While charting a course to retirement, the captain gets a classified mission to reboard the first sub he ever commanded, an aged relic like him, and take her out again for a covert operation. Here he meets Duchovny, an agent of dubious authority whose orders, as one crewman explains, “come from the most zealous elements of the KGB.”

“There are only two reasons why a boat would go rogue,” the captain soon finds himself explaining. (When not doing submarine stuff, the cast of Phantom does a lot of explaining.) “One is to defect, and the other is to start a war. I don’t think we’re defecting.” Having a seizure-prone captain might be a third reason, but nobody has time to bring that up because a doomsday scenario seems already to be at hand, with Harris and Duchovny ominously asking each other, “What if you’re wrong?” and fisticuffs and gunfire, and Duchovny eventually stripping down to a tank top to show how zealous he really is.

The true events from which Phantom jumps off are fewer than its opening titles imply. It would be fine to credit Robinson with an imaginative fabrication, had he used more imagination. But for all its suspense-stoking theatrics, his movie has the lethargy of a lazy mashup, like every grave-situation-on-a-submarine film of the past 20 years, plus maybe a couple of Star Trek episodes, rolled into one unabashedly corny and somewhat budget-challenged chamber drama. Here we go thinking back on its predecessors—the Sean Connery one, the Harrison Ford one, the Denzel Washington one, the Matthew McConaughey one, the German good one—and whoops, World War III is about to start. What did we miss?

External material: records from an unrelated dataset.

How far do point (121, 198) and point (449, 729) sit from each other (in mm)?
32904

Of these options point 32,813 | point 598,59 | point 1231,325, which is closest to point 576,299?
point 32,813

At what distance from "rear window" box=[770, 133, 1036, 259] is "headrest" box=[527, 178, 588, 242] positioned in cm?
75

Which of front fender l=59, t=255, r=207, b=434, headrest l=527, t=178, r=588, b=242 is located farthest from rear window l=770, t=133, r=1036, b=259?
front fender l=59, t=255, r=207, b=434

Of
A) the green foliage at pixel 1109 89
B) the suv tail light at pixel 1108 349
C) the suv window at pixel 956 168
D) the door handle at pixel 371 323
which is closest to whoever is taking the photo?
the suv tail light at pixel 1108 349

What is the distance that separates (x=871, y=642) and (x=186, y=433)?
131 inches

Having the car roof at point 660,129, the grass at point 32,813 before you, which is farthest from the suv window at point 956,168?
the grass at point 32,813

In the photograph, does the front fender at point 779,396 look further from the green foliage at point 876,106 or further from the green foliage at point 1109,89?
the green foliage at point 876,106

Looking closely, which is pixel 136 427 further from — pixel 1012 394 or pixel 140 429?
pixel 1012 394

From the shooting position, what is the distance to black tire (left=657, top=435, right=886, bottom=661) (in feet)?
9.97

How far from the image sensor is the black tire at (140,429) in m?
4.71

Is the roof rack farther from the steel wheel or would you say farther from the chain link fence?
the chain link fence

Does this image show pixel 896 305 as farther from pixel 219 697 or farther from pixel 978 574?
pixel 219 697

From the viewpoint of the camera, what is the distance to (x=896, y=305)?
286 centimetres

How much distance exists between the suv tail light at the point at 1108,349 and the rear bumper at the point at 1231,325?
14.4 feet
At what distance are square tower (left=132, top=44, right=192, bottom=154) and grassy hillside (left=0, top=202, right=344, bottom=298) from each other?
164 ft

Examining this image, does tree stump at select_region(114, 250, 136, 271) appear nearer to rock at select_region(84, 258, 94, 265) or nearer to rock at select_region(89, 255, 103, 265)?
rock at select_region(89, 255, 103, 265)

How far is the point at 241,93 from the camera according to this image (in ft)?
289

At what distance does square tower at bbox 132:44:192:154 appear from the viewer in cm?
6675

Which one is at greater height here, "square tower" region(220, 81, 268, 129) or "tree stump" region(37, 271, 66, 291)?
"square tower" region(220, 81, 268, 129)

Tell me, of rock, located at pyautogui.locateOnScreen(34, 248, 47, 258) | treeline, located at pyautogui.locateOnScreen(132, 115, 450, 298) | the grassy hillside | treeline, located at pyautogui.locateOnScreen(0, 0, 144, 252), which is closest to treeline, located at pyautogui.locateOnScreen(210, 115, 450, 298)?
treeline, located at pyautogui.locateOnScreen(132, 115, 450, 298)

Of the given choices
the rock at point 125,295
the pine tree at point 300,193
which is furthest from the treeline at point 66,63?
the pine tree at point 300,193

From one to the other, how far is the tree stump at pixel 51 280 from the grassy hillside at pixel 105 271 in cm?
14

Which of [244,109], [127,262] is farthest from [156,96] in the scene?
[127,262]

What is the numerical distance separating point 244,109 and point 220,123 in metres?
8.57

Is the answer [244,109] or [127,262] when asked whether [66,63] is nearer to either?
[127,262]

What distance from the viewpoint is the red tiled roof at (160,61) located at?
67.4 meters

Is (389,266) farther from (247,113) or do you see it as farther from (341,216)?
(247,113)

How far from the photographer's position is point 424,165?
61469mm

Something about a stealth technology by which to trick the Americans into nuclear war with the Chinese, apparently. “Engage the Phantom!” Duchovny orders, seeming to congratulate himself for keeping a straight face, and maybe that’s really all the explanation we ever needed. Although hardly Harris’ equal, Duchovny has marvelous confidence, like it’s somehow on purpose that his charisma can’t exceed small-screen capacities. The careful design of Phantom’s claustrophobia must be in part to conceal its overt TV-movie trappings. In another conspicuous touch, presumably for efficiency’s sake, everybody just speaks English, with whatever accent he already has. Fichtner and other supporting players do their duties resolutely, too, and the movie flatters them as best it can: forgettably.

A dense, dull object of highly unlikely buoyancy, Phantom does at least assume the general proportions of its main setting. Sometimes, it is solid in a no-nonsense way, like some workmanlike B-movie from a bygone Hollywood. Other times—most times—it’s stilted as hell. A mawkish dream-sequence epilogue doesn’t help matters, but does inadvertently simulate the sensation of drowning.